At universities, the recent acquittal of Kyle Rittenhouse should be an opportunity to study a divisive case that sparked complex debates about issues as varied as self-defense laws, guns, race, riots, the rights of defendants, prosecutorial missteps, media bias, and more. If administrators were doing their jobs, faculty and students would freely air a wide variety of viewpoints and have opportunities to better understand one another’s diverse perspectives. Instead, many administrators are preemptively imposing their preferred narratives.
And his ending:
Indeed, there are as many different views of what’s wrong in the world as there are individuals on a campus. People also differ widely in which news events, if any, they find upsetting. Students and faculty should challenge university leaders who, as if speaking for their entire communities, put forth subjective assessments and notions of what everyone else thinks or “must” do. These administrators tell the group what they think it wants to hear, create incentives for people to hide other views, and harm everyone’s ability to inquire and to learn from one another.

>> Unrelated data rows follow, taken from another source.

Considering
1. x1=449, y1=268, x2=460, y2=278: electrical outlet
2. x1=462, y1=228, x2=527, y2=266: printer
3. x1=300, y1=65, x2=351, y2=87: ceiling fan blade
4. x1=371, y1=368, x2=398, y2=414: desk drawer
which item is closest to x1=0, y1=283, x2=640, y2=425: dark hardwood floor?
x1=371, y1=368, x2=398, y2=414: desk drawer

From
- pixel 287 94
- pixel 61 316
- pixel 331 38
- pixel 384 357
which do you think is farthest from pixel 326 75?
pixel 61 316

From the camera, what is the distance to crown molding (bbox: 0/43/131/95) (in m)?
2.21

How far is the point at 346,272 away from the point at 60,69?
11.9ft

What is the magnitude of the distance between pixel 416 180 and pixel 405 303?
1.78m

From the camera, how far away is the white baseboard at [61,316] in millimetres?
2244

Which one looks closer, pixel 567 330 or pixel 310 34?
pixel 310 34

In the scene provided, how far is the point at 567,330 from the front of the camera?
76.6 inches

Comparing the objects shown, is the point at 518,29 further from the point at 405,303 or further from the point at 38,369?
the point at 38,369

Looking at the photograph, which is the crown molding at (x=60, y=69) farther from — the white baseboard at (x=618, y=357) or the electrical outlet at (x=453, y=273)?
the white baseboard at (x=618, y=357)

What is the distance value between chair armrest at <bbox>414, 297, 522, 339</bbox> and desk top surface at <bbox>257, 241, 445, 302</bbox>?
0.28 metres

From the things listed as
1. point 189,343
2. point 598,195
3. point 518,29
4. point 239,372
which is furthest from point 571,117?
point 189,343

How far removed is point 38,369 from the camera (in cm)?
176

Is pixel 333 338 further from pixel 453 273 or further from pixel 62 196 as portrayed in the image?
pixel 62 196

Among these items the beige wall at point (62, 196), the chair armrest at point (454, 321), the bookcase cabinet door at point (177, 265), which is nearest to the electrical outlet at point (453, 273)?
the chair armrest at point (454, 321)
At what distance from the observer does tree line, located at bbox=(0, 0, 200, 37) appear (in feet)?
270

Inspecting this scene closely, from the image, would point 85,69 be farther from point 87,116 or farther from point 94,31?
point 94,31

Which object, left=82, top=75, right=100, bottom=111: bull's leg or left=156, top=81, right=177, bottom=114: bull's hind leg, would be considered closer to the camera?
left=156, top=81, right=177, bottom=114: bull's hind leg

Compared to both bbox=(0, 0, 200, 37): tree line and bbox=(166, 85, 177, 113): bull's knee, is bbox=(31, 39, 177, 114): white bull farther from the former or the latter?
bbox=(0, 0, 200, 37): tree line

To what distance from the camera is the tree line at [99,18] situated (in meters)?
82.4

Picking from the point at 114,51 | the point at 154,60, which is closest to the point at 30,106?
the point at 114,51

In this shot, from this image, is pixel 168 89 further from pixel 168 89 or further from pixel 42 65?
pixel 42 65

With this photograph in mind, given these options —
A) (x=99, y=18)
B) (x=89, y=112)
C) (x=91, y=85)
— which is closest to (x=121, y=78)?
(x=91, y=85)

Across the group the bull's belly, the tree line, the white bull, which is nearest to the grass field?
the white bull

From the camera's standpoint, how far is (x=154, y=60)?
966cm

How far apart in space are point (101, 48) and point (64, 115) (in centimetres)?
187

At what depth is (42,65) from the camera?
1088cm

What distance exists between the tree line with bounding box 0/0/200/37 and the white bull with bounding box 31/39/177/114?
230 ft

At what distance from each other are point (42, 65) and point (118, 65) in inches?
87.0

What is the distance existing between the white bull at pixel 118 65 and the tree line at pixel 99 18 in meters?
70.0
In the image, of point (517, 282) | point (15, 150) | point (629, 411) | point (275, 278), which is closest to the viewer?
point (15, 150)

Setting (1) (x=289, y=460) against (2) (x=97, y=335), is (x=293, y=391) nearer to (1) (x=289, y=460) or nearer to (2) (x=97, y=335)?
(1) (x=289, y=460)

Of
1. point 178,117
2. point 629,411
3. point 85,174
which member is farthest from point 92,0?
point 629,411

I wish that all the readers who fight for free speech at universities would also fight for the prevention of official statements on politics and ideology by those schools which, by giving “official views”, chill everyone’s speech. We already know that many professors and students—more than half of the latter in the U.S.—are intimidated from speaking freely about certain topics. That’s no way to get an education, much less produce a good citizen.